Regular Expressions, Part III (Phone Number – basic)

As I promised, here is another discussion about regular expressions, and more specific, phone numbers. The first part of this, I’m going to discuss the HackerRank Python Regex problem on validating phone numbers with regular expressions, but as its a very simplistic case, I’m going to expand on it.

Because, it’s pretty simplistic, I’m simply going to show you the code for the Hackerrank problem.

^[789]\d{9}$

Since it’s so simplistic, I figure I’ll just go over the whole thing. First, notice the ^ and $ anchors. Again, these refer to the fact that everything is occurring on the evaluation. I’ll explain this better last…

The next piece is [789]. This simply tells us that we are looking for a 7, 8, or 9 as the first digit.

Next is \d{9} which is 2 parts, the first \d meaning we are looking for any digit, and the second {9} meaning we are looking for exactly 9 of them.

All that combined, along with the anchors I mentioned before, means that we are searching the input we are using regex on for 10 numbers, starting with a 7, 8, or 9. Nothing else will generate a match.

Now, suppose we didn’t care about starting with a 7, 8, or 9. The first thing we would do is drop the [789] and change {9} to {10}. Simple enough!

However, lets make this a bit more realistic. This makes no allusion to formatting… it doesn’t quantify the real formatting for a North American phone number. So let’s sat that formatting (which I’m simply going to refer to North American Phone Numbers as phone numbers).

A little education for us here. Phone numbers are divided into 3 sections. The first 3 digits are referred to as the area code. The next 3 digits are referred to as the Central Office code, frequently called the exchange, and then the last 4 digits are the subscriber number. Now there are some rules for the area code and the exchange.

For both the area code and exchange, the first digit must be between 2 and 9 (thus no 0’s or 1’s).
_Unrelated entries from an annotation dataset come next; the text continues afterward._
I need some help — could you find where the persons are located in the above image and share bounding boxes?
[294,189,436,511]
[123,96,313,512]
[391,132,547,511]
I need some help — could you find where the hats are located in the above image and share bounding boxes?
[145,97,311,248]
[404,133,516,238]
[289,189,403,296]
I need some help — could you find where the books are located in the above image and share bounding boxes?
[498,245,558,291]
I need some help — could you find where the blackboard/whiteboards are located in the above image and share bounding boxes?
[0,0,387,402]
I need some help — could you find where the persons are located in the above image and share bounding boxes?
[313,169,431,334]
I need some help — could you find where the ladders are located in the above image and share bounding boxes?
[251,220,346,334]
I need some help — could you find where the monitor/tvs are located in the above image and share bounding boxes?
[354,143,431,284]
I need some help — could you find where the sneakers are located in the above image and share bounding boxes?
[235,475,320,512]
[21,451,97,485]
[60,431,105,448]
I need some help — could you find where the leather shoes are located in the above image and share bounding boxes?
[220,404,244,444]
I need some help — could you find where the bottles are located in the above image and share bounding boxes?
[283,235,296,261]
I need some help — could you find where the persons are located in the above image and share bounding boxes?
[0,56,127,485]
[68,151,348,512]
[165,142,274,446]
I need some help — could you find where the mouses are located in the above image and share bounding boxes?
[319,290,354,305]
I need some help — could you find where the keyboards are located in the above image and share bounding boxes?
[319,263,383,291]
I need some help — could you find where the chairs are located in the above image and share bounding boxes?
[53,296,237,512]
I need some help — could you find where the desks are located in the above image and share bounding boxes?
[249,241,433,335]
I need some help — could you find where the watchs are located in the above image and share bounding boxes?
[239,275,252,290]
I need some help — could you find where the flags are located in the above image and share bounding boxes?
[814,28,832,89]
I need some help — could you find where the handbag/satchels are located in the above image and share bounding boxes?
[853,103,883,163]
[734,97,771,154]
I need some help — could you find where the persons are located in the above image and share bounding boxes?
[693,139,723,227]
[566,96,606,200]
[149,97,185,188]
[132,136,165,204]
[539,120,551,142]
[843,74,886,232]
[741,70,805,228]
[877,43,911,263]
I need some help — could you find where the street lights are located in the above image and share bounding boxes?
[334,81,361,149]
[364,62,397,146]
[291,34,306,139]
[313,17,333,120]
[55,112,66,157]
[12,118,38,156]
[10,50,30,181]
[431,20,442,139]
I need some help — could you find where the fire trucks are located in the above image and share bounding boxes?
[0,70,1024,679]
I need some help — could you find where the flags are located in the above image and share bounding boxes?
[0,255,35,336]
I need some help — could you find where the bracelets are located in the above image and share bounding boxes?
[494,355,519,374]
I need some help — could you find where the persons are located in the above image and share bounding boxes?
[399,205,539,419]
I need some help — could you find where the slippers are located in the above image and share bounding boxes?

The next 2 digits can be anything, however, for the exchange, they can’t be 1 and 1 (as those are for special services such as 911 or 411, etc). For simplicity, I’m going to leave it at that, and not worry about the extra formatting or extensions and such… this is more for a basic understanding…

We know we will use our anchors still, so ^$ go in immediately. Also, the last 4 digits are simple as well. I’m going to use parenthesis in the regex to simply group everything, so we know which sections are for which. We know that \d{4} will work for our last for digits, so we’ll add those.

So we currently have ^(\d{4})$. Now, the area code is pretty simple. It’s 3 digits, but can’t be 0 or 1, so that means [2-9]\d{2}, so we’ll add that in the front, giving us ^([2-9]\d{2})(\d{4})$. Now comes the hard part.

The exchange is a bit more difficult, because it can’t be #11. It can be #1#, or ##1, so it has to be broken down into multiple pieces.
The first piece is if the 2nd digit is a 1. That would be [2-9]1[02-9]. Remember the first digit can’t be 0 or 1 (always, from the above rule). We already stated that in this piece, the second digit is 1, which means the third piece can’t be 1, thus the [02-9].
Now the next piece will be the 3rd digit being 1. The nice thing is all the other rules apply, so all we need to do is switch the 2nd and 3rd numbers, giving us [2-9][02-9]1.
Now the last piece is the one that makes logical sense. If we’ve covered the case where the 2nd digit is 1, and the case where the 3rd digit is 1, then all we need to do is cover the case where neither digit is 1. We already have that rule [02-9], so all we do is put that in both spots, giving us [2-9][02-9][02-9]. There are all 3 pieces. Now we just put them together.

If you remember back in the Roman Numerals post, we talked about alternation, or the pipe |. That is basically a way to say this or that, and would look like this|that. All we have to do is combine the 3 pieces, putting that alternation between each piece, giving us [2-9]1[02-9]|[2-9][02-9]1|[2-9][02-9][02-9].

Which gives us our final result of ^([2-9]\d{2})([2-9]1[02-9]|[2-9][02-9]1|[2-9][02-9][02-9])(\d{4})$. All done.

For the record, I tested the above on regexr.com, adding the following phone numbers: 5123456789 and 5123114567. It only matched the first one! Yay!

Until next time!

Never B Flat, Sometimes B Sharp, Always B Natural